● PAGE EXTRACT
Live album by Sonny Rollins
- Released: December 1962
- Recorded: July 27–30, 1962 February 20, 1963 (bonus tracks)
- Venue: The Village Gate, New York City
- Genre: Jazz
- Label: RCA Victor
- Producer: George Avakian, Bob Prince

Sonny Rollins chronology
| What's New? (1962) | Our Man in Jazz (1962) | Sonny Meets Hawk! (1963) |

= Our Man in Jazz =

1962 live album by Sonny Rollins

Our Man in Jazz is a live album by jazz saxophonist Sonny Rollins, released by RCA Victor featuring July 1962 performances by Rollins with Don Cherry, Bob Cranshaw, and Billy Higgins. These performances have been described as contrasting from Rollins' previous style by moving to "very long free-form fancies, swaggering and impetuous".

The CD reissue supplements the original LP's three tracks with three tracks recorded in February of the following year, with Henry Grimes replacing Cranshaw on bass. These recordings originally appeared on 3 in Jazz (an LP also featuring performances by Gary Burton and Clark Terry).

● Web page caption snippets
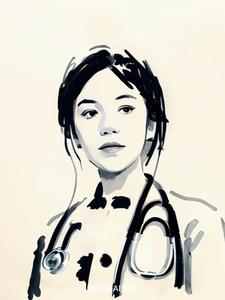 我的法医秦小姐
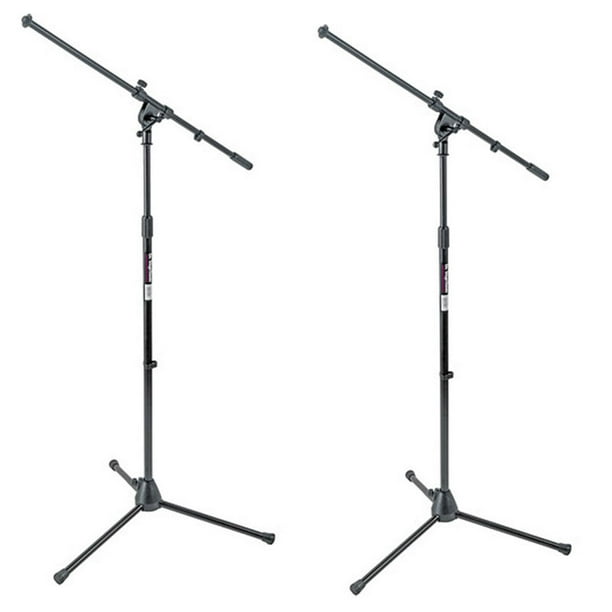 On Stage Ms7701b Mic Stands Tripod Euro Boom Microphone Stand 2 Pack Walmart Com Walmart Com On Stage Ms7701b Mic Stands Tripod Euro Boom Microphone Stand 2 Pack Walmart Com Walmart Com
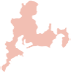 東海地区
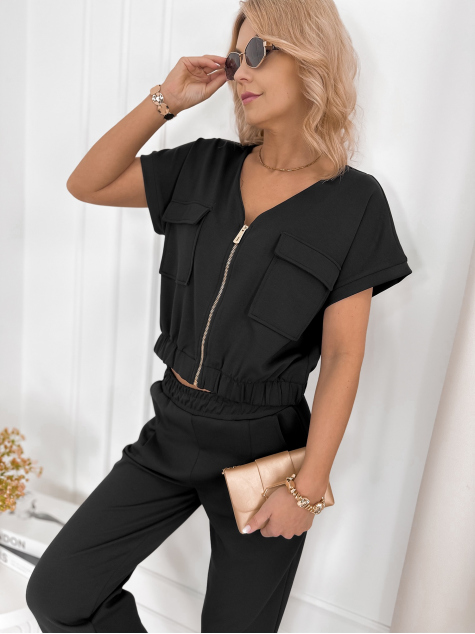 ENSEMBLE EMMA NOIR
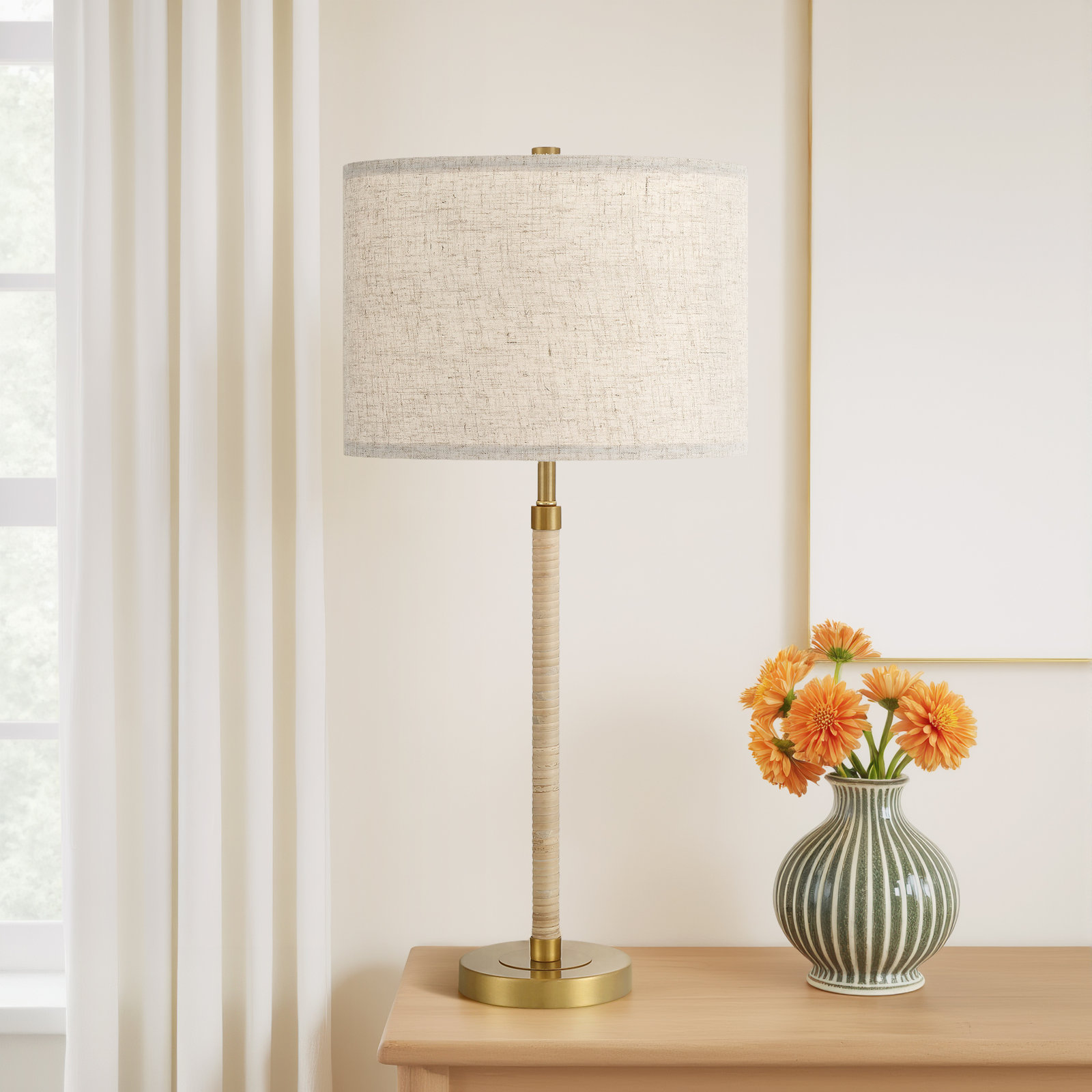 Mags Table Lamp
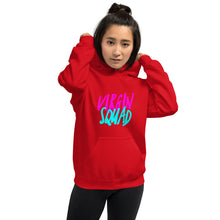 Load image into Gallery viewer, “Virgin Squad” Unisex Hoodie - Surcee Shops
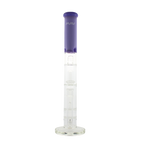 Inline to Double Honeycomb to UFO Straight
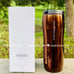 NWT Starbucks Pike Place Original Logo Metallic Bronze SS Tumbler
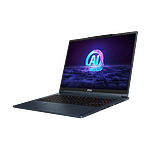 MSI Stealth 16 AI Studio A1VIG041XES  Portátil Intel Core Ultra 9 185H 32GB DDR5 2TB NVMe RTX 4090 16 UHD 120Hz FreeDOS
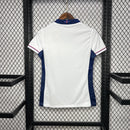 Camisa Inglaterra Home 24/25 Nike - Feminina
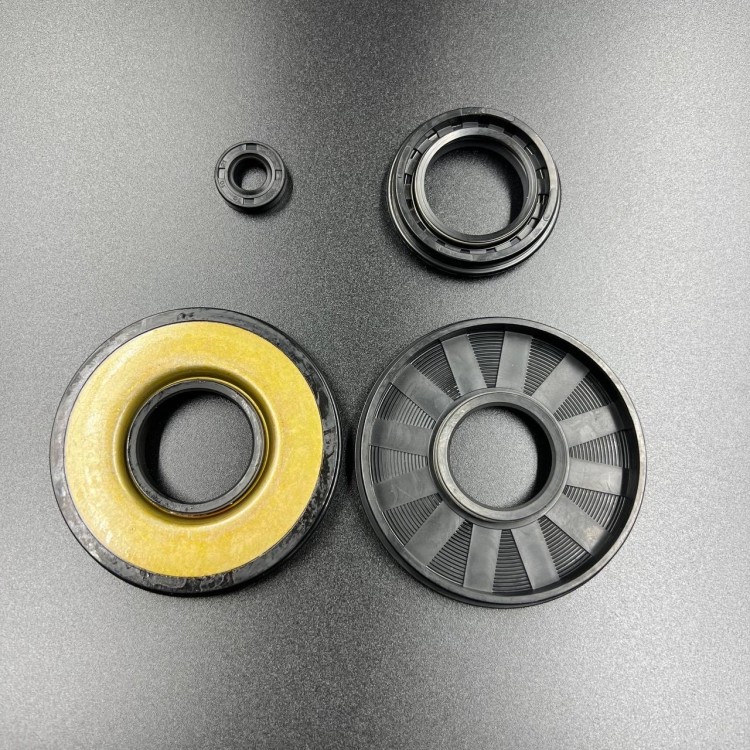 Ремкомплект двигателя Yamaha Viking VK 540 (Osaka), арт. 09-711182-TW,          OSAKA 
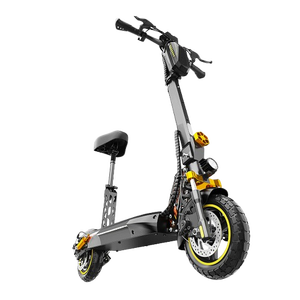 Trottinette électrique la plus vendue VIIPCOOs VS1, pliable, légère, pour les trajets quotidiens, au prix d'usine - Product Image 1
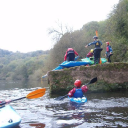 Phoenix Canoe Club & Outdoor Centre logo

● ACTIONS TO TAKE
1 > From the album entry, extract the passage that begins at the words "Our Man in Jazz is" and stops after "and Clark Terry).".
2 > For each statement, say whether the album entry supports it, and quote the deciding words: (a) RCA Victor released the album. (b) Henry Grimes played bass on the original LP's three tracks. (c) The performances took place at The Village Gate in New York City.
Draw only on the album entry for your answers.

● ANSWERS PER TASK
1 >
Our Man in Jazz is a live album by jazz saxophonist Sonny Rollins, released by RCA Victor featuring July 1962 performances by Rollins with Don Cherry, Bob Cranshaw, and Billy Higgins. These performances have been described as contrasting from Rollins' previous style by moving to "very long free-form fancies, swaggering and impetuous".

The CD reissue supplements the original LP's three tracks with three tracks recorded in February of the following year, with Henry Grimes replacing Cranshaw on bass. These recordings originally appeared on 3 in Jazz (an LP also featuring performances by Gary Burton and Clark Terry).

2 >
(a) Yes: "released by RCA Victor"
(b) No: "three tracks recorded in February of the following year, with Henry Grimes replacing Cranshaw on bass"
(c) Yes: "Venue: The Village Gate, New York City"